WORK REQUIRED - Return each line of the records below in which the string "Change" turns up.

:: SUPPLIED RECORDS ::

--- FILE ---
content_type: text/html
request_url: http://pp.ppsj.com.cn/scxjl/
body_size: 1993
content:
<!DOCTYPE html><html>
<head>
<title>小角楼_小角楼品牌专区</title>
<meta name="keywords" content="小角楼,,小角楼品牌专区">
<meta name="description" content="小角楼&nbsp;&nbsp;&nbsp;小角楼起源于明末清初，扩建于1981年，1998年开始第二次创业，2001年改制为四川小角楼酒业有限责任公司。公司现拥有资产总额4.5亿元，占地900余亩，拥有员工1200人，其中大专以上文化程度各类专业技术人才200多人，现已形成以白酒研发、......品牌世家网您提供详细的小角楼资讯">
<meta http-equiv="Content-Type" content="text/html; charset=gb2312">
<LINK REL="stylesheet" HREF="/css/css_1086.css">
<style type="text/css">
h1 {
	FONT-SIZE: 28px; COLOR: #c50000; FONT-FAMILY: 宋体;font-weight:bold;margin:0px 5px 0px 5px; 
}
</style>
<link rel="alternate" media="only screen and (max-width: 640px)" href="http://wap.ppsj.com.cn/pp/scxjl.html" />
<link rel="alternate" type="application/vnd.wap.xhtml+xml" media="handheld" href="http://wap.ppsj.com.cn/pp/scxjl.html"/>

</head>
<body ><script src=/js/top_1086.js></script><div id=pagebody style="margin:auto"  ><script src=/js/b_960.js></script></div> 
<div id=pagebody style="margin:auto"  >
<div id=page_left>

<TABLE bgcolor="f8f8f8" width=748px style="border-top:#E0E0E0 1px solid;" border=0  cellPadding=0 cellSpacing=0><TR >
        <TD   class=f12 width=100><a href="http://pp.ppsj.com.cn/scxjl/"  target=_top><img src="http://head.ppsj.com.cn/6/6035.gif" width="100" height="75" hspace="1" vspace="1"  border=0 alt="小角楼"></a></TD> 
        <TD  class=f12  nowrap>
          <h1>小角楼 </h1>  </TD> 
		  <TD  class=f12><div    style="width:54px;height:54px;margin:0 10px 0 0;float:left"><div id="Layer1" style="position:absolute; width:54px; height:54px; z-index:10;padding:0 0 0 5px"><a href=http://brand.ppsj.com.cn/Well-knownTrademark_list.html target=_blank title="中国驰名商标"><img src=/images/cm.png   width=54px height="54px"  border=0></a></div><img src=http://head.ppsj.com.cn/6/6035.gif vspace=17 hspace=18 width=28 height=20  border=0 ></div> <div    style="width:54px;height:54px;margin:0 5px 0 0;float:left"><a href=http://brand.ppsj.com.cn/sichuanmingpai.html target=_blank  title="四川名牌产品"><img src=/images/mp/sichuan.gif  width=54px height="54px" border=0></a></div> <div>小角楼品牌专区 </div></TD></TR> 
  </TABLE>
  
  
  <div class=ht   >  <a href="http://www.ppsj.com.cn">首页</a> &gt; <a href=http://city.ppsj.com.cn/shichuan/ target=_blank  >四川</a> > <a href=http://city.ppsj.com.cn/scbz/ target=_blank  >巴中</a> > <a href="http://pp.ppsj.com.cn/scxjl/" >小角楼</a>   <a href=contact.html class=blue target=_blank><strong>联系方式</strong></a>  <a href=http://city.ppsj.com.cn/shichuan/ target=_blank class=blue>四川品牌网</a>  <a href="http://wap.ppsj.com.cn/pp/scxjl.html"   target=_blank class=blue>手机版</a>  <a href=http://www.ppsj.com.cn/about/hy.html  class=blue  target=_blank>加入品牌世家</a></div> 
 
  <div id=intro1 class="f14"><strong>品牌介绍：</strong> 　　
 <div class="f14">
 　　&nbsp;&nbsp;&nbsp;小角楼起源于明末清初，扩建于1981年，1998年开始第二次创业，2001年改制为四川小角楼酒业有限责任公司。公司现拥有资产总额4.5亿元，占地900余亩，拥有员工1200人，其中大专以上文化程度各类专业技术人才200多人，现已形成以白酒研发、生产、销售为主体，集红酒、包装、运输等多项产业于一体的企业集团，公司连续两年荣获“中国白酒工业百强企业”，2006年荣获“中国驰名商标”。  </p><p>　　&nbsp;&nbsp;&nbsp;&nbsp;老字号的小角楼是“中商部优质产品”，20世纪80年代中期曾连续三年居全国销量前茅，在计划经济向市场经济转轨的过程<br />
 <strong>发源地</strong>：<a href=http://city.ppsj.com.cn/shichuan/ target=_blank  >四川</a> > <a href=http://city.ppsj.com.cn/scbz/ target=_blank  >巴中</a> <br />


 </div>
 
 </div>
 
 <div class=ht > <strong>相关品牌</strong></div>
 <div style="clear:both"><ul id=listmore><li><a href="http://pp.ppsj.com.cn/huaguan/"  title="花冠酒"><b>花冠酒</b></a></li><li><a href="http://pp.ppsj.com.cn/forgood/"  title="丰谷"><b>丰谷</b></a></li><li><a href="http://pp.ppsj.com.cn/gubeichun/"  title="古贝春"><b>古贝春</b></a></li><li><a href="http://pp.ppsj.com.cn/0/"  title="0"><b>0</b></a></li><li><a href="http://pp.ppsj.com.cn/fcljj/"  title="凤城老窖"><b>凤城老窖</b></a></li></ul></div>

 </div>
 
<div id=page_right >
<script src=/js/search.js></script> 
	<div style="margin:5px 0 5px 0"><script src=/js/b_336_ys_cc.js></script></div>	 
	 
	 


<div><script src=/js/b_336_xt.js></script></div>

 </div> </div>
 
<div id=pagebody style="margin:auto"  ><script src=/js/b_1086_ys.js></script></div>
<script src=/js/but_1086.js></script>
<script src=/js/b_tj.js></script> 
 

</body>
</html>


:::
:: SUPPLIED RECORDS ::

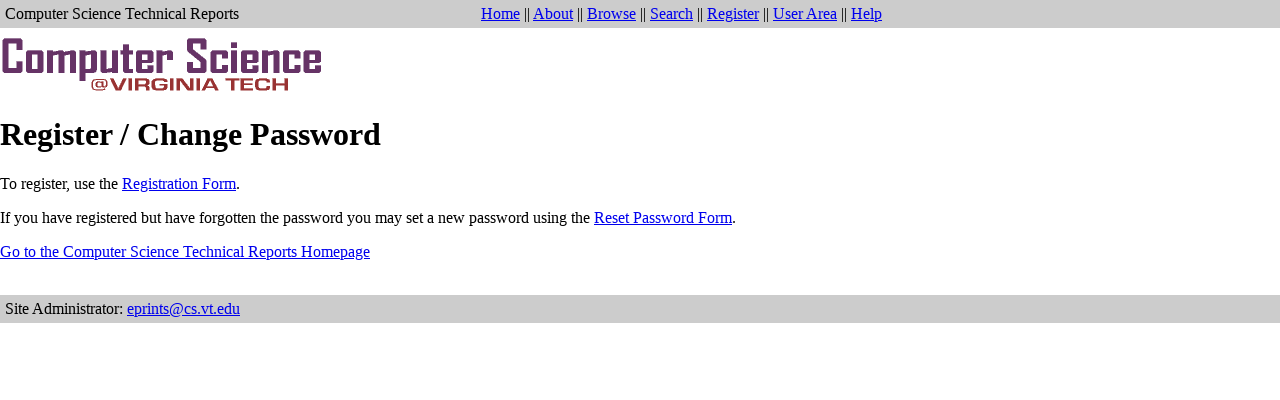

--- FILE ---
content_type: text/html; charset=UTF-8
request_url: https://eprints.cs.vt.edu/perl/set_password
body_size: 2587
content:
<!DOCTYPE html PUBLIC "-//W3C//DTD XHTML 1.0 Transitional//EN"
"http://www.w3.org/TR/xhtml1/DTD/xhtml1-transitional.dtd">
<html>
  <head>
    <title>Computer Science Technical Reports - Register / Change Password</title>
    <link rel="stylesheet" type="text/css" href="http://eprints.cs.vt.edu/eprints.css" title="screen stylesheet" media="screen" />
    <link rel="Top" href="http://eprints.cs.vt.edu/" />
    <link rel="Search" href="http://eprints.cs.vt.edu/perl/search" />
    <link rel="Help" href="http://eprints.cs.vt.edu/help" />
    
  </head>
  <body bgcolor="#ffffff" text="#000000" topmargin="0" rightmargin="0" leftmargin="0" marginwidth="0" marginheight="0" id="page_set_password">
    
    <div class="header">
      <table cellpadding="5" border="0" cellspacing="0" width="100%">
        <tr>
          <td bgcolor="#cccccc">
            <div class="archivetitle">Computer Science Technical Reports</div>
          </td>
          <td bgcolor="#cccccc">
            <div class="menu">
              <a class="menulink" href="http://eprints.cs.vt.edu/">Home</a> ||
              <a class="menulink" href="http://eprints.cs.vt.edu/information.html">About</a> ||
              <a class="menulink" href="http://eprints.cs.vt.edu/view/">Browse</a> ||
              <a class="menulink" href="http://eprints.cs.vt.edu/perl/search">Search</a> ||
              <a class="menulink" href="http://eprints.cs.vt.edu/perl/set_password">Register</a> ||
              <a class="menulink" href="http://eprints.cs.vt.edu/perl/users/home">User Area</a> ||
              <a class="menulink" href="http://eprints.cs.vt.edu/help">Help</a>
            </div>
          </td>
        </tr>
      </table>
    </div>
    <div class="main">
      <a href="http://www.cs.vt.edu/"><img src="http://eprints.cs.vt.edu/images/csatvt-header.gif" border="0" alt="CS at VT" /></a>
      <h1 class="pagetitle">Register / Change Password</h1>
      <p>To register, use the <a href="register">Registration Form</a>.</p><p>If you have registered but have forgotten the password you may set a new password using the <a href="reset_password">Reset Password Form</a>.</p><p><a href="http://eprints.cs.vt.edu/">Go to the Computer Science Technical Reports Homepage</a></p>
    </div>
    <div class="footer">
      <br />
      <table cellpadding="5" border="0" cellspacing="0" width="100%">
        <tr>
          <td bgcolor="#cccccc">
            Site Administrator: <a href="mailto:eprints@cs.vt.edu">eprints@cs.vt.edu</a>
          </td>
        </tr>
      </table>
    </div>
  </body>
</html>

:::

EXERCISE RESPONSE -
    <title>Computer Science Technical Reports - Register / Change Password</title>
      <h1 class="pagetitle">Register / Change Password</h1>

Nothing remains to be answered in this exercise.